If you need one now, buy one now. Regarding switching, if another platform fits your needs, then it will be cheaper to buy a windows PC. There is no perfect solution and both Macs and PCs offer trade offs, advantages and disadvantages.

New app or new MacOS after the switch wouldn’t work with Intel based Mac, right?
Apple provided a emulation later allowing legacy apps to run, but you are correct new apps written for the new platform will not run on the old platform. MacOS will have cross platform compatibility for a few years and given the slow pace of innovation on the macOS front, you can choose not to upgrade and not be any worse off.
 

AidenShaw

macrumors P6
Feb 8, 2003
18,667
4,676
The Peninsula
Apple provided a emulation later allowing legacy apps to run, but you are correct new apps written for the new platform will not run on the old platform.
(Typo - "layer", not "later")

Note that the "Rosetta" emulation layer used in the PPC -> x64 transition used an existing 3rd party product (from "Transitive", which was bought by IBM). Transitive was very clever, and the emulation was helped by the fact that the Intel CPUs were quite a bit faster than the stale PowerPC chips.

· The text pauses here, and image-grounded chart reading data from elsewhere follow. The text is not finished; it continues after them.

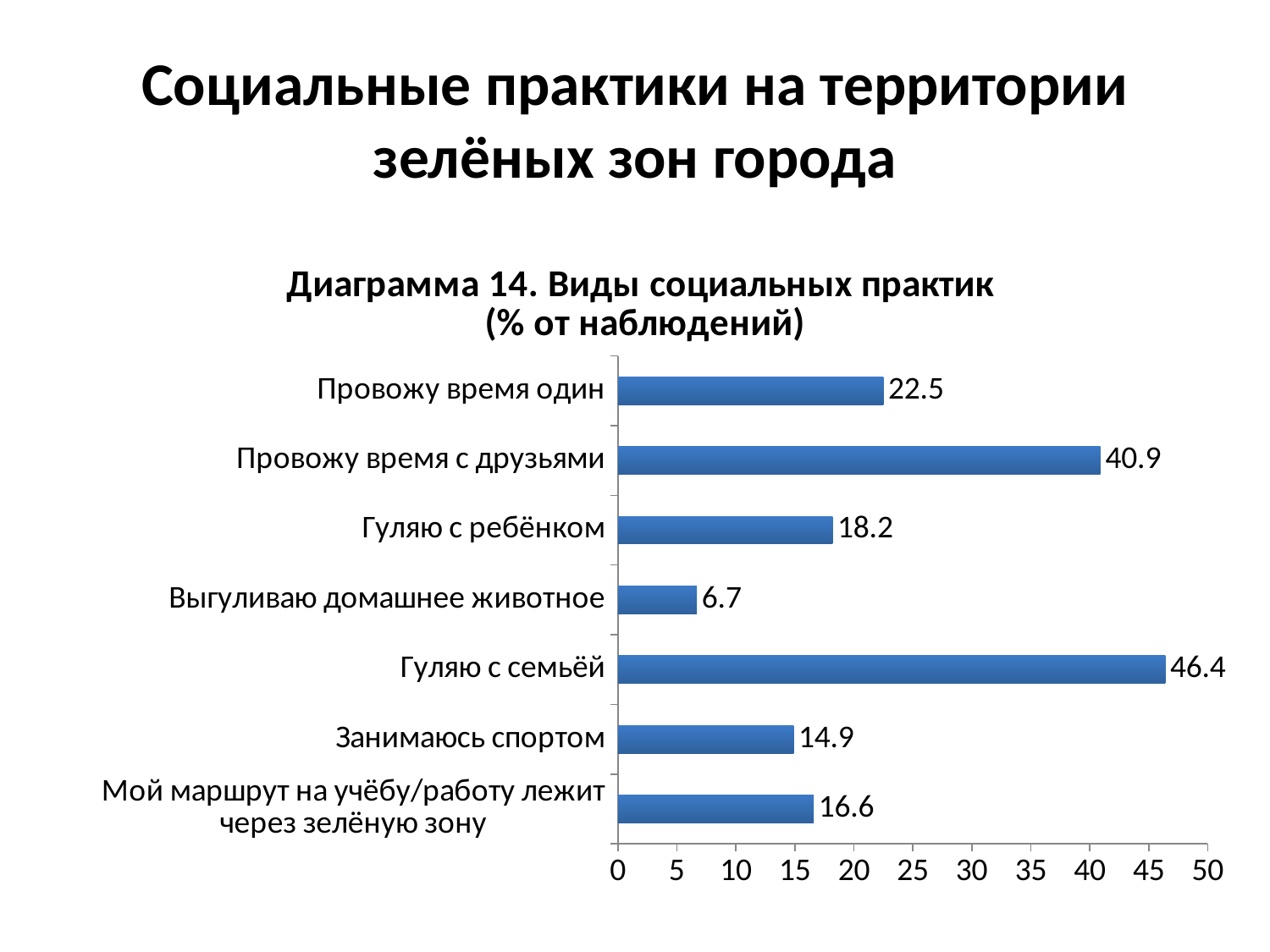
What is the title of the chart? Диаграмма 14. Виды социальных практик (% от наблюдений) What is the value for «Провожу время с друзьями»? 40.9 Which category has the highest value? Гуляю с семьёй Which category has the lowest value? Выгуливаю домашнее животное What is the difference between the values for «Гуляю с семьёй» and «Провожу время с друзьями»? 5.5 How many categories are shown in the chart? 7 Which is larger: the value for «Провожу время один» or the value for «Гуляю с ребёнком»? Провожу время один What is the value for «Выгуливаю домашнее животное»? 6.7 What is the value for «Мой маршрут на учёбу/работу лежит через зелёную зону»? 16.6 What is the value for «Гуляю с семьёй»? 46.4 What kind of chart is shown on the slide? bar chart Is the value for «Занимаюсь спортом» greater or less than 20? less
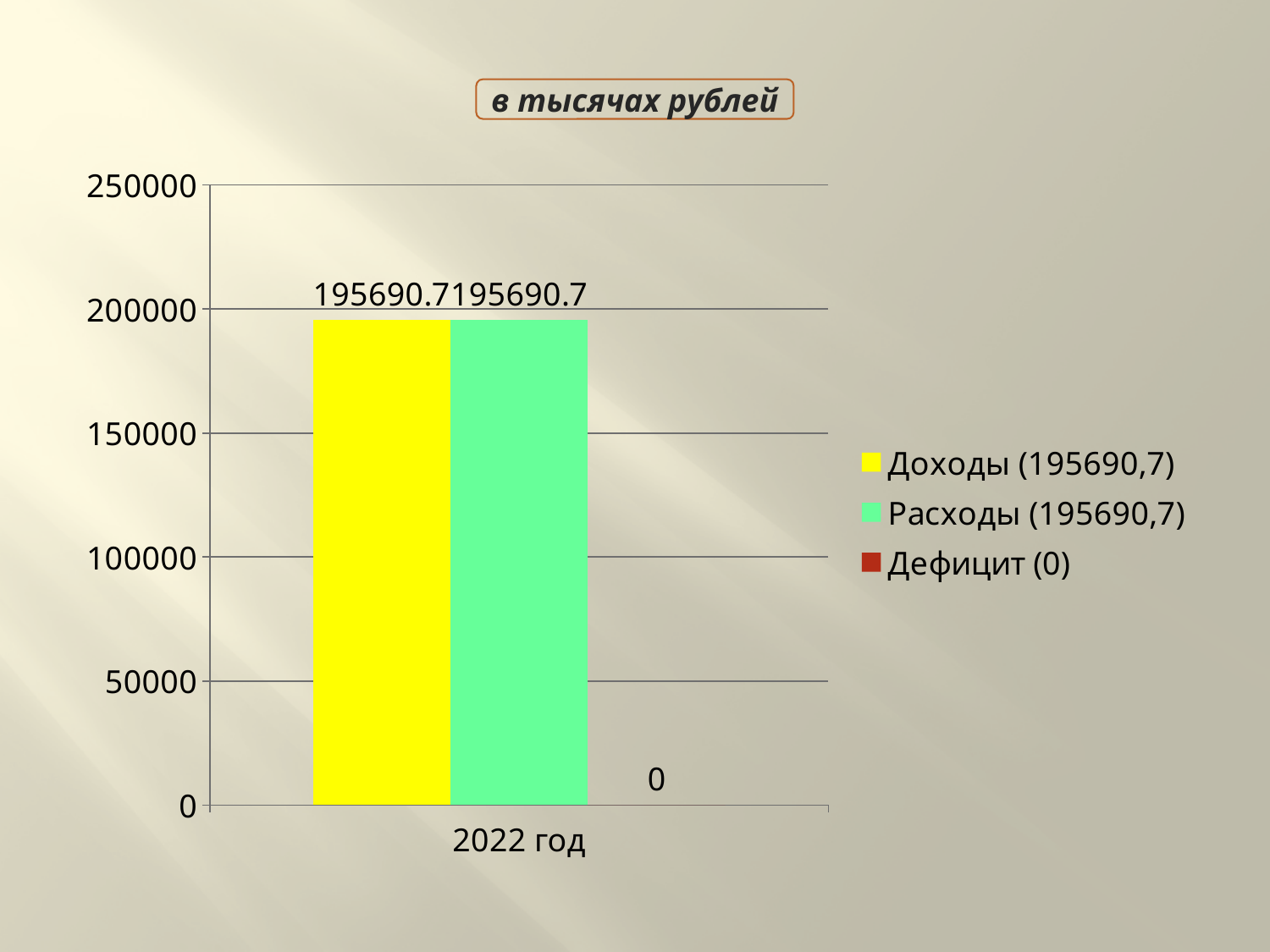
Is the value for Доходы in 2022 год greater or less than 200000? less What colour is the bar for Расходы? green What is the value of Расходы for 2022 год? 195690.7 What is the value of Дефицит for 2022 год? 0 What is the value of Доходы for 2022 год? 195690.7 Which series has the lowest value for 2022 год? Дефицит What kind of chart is shown on the slide? bar chart How many series does the legend list? 3 What is the difference between Доходы and Расходы for 2022 год? 0 Is the value for Расходы in 2022 год greater or less than 150000? greater What is the title shown above the chart? в тысячах рублей How many categories are shown on the x axis? 1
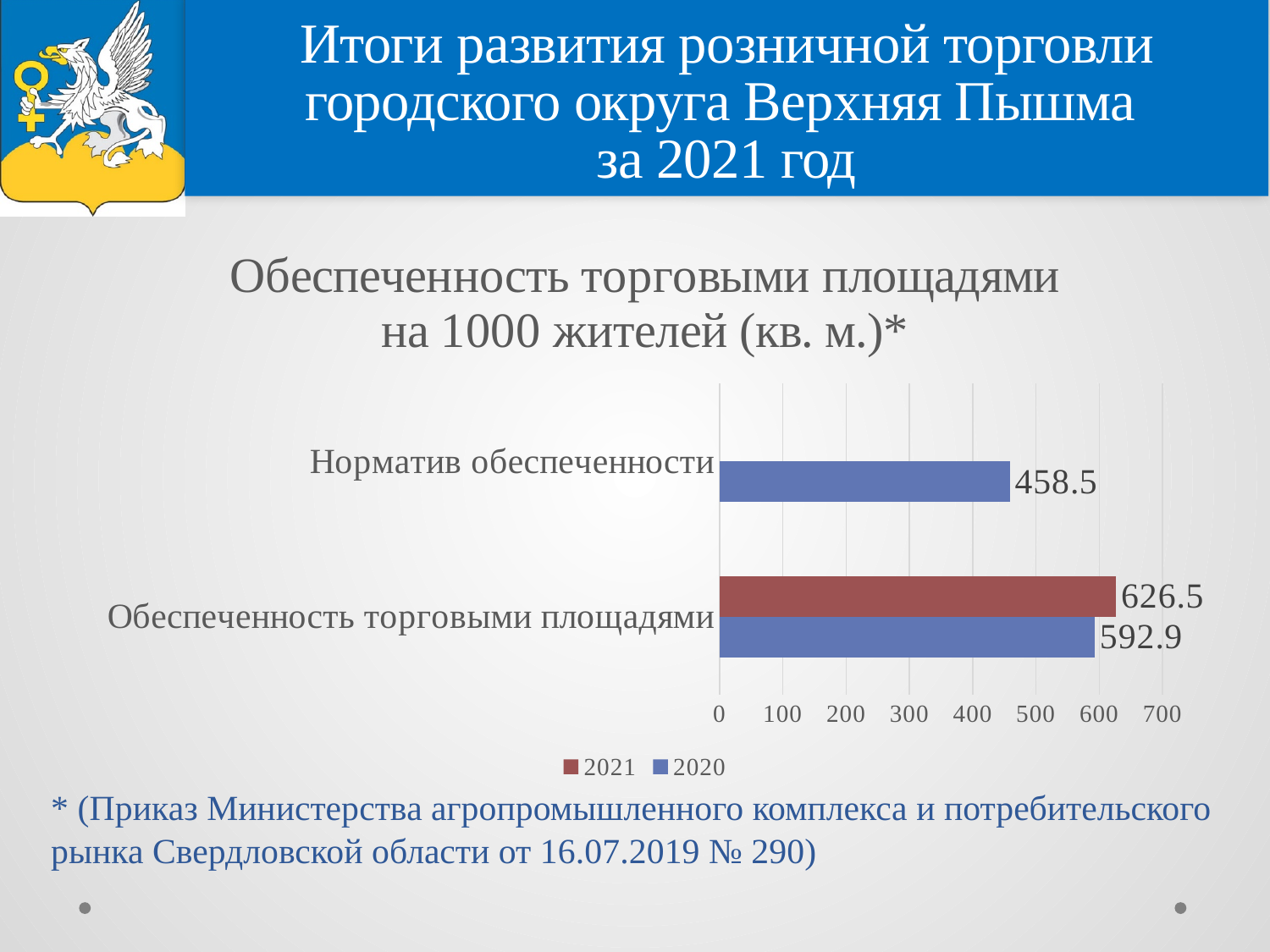
Which is larger: the 2021 value for "Обеспеченность торговыми площадями" or the "Норматив обеспеченности" value? 2021 value for Обеспеченность торговыми площадями What is the difference between the 2021 and 2020 values for "Обеспеченность торговыми площадями"? 33.6 Is the 2021 value for "Обеспеченность торговыми площадями" greater or less than 600? greater Which bar has the lowest value on the chart? Норматив обеспеченности Which bar has the highest value on the chart? Обеспеченность торговыми площадями (2021) How many series does the legend list? 2 What is the 2020 value for "Обеспеченность торговыми площадями"? 592.9 What is the 2021 value for "Обеспеченность торговыми площадями"? 626.5 What is the title of the chart? Обеспеченность торговыми площадями на 1000 жителей (кв. м.)* By how much does the 2020 value for "Обеспеченность торговыми площадями" exceed the "Норматив обеспеченности" value? 134.4 What kind of chart is shown on the slide? bar chart What is the value shown for "Норматив обеспеченности"? 458.5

It's not clear if anything similar for x64 -> AArch64 exists. There's also the general situation that x64 is much faster than any AArch64 CPU. Emulating a fast CPU using a slow CPU is a challenge.

Another thing to consider is that the Apple OSX pro market has been shrinking due to the stagnation in laptop/desktop upgrades. It's possible that many third party vendors would decide to abandon the Apple platform rather than do *another* architecture change. Is OSX viable without Adobe apps?

My personal guess would be that Apple does an OSX port to AArch64 for some "Chromebook-like" laptops and tablets for the low end and educational market - but sticks with x64 for the higher end systems.
 

jerwin

Suspended
Jun 13, 2015
2,895
4,651
If apple switches from x86-64 chips, they'll have to provide some very compelling arguments for doing so. And if the argument hinges on "freedom to innovate", I'll be very concerned about the useful lifespan of any subsequent apple product.